=== Exercise directions ===
Extend the article on sizing data center UPS systems by a few paragraphs, picking up after its final sentence about downsizing without added risk.

=== Quoted passage ===
Yet for many years IT departments have over-specified their UPS to gain additional resiliency, peace of mind and a comfortable margin for error. However, as we’ve seen recently, when an outage happens in a large facility (and boy does it happen!) that peace of mind can be shattered. And often this can be from a lack of due diligence, rather than the design or an N+1 configuration.
The justification for upsizing or building in additional capacity previously worked on two levels; the first enables future growth. For example, if a data center draws 50kW, but the operator predicts it will double in three years, a 100kW UPS might seem the best choice to accommodate expansion.
However, this means the system could potentially be wasting 50 percent of its capacity for years – a situation further compounded by its inherent ability to leak electricity and waste money. Here, a better solution would be to recommend a 100kW modular UPS, configured with 50kW power modules, so that the customer can scale up incrementally in the most cost-effective and efficient way possible, when they need it.
However, that causes another conundrum where procurement is concerned. Modular UPS systems often require a larger upfront investment. However, because they recapture the cost by offering greater energy efficiency and scalability, a business may be more open to an argument for lower long-term operating expenses (OpEx) versus the immediate capital expenditure (CapEx).
Traditionally IT departments have, somewhat prematurely, expanded their UPS to ensure they have enough capacity for when disaster strikes - which would be fine if the margin of comfort was reasonable. However, successive stakeholders involved in the procurement process can often over specify, so the final system ends up being too big for the job - adding extra capacity ‘just to be on the safe side’.
We believe that rather than over-size, or even right-sizing UPS capacity, IT leaders should be actively looking for opportunities to harness the latest technology and downsize their UPS.
Downsizing is not the risky exercise it may once have been and UPS technologies have evolved to mean that users can confidently utilize a smaller system, safe in the knowledge that they’re reducing costs, stripping out complexity and reducing physical footprint, without increasing risk.

=== Data extract ===

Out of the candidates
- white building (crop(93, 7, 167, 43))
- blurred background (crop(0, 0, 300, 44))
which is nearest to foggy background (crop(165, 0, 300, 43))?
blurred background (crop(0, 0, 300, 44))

=== Answer to the exercise ===
For example, an IT department looking to buy replacement batteries for a five-year-old UPS, should carefully weigh up the benefits of switching to a modern, downsized UPS. This approach would offer enhanced safeguards, lower cost of ownership, enhanced energy efficiency, more effective use of capacity and greater reliability. Here the energy savings alone could be as much as 10 to 15 per cent, not to mention other benefits such as improved performance.
Data driven insights
We also believe that UPS should be smarter and better managed, rather than simply being more powerful. Some of the most up-to-date models now use artificial intelligence (AI) and data analytics to predict when their batteries will fail, providing recommendations to improve the health and lifespan, saving both money and avoiding downtime.
Remote monitoring is also crucial. A UPS may lay unused for weeks or months at a time, but when there is a power failure, they need to activate within milliseconds to avoid disruption. This means that the ability to monitor your critical infrastructure in real time ensures they’re fighting fit and will perform exactly when they’re needed.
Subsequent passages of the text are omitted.